• STATED EXERCISE: Pick up the Drupal form-validation explanation below where it stops and continue it.

You want to create a custom module and use hook_form_alter() to alter the validation part of the form. You want to check that whatever field you want to test against doesn't contain the characters you're getting.

The following is pseudo code, but hopefully can get you started in the right direction.

 function mymodule_myform_form_alter(&$form, &$form_state, $form_id){
      $form['#validate'][] = 'mymodule_myform_check_foreign_chars_validate';       
 }

// callback function
function mymodule_myform_check_foreign_chars_validate(&$form, &$form_state){
      $char = "Д";
      $mystring = $form_state['values']['textfieldnametocheck'];
 
      // Test if text contains the word, character, etc, that you do not want 
      if(strpos($mystring, $char) !== false){
      form_set_error('textfieldnametocheck', t('Certain characters not allowed.'));
  }

The gist is you want to find out the $form_id of the form you want to alter. And, you want to add additional validation logic so that when the submit button is hit, your module applies that additional logic against the form validation process.

• DATASET ENTRIES:

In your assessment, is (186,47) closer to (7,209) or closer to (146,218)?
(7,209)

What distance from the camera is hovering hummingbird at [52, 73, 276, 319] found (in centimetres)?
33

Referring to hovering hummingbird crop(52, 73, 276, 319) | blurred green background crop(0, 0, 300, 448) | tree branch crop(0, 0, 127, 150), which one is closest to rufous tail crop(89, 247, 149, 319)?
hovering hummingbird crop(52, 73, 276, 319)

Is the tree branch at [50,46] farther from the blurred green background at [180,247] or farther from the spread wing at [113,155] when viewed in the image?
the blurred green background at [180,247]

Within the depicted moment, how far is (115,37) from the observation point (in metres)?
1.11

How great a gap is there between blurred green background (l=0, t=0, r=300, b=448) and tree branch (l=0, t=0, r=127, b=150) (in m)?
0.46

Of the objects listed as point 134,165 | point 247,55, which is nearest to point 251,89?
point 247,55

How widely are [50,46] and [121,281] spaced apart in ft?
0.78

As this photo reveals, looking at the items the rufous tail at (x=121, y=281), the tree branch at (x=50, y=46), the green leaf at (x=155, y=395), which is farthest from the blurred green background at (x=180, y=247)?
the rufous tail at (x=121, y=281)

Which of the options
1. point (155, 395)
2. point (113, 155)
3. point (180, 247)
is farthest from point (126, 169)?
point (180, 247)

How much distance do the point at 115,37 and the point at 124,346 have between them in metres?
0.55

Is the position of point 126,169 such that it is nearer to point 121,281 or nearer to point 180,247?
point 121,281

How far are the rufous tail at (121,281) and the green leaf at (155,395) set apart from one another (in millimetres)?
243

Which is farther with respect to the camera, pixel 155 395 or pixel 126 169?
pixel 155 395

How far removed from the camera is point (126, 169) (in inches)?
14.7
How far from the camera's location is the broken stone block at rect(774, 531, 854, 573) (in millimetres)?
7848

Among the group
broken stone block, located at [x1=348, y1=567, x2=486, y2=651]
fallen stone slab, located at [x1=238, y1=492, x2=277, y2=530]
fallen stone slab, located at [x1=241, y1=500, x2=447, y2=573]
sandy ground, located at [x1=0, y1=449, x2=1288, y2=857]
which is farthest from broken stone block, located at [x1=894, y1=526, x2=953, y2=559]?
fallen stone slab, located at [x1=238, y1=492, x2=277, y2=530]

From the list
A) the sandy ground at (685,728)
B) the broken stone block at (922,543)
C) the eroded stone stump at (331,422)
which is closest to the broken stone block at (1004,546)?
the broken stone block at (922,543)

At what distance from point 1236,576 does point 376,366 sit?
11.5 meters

• EXPECTED ANSWER:
Above I'm testing for just one character, but you could create an array of characters to test against. It really doesn't matter what language it is, you just know the characters are not English or any language you're doing business in. You could add Chinese characters, Greek, etc should you get spam in other languages.

References:

How can I find the form ID of a form?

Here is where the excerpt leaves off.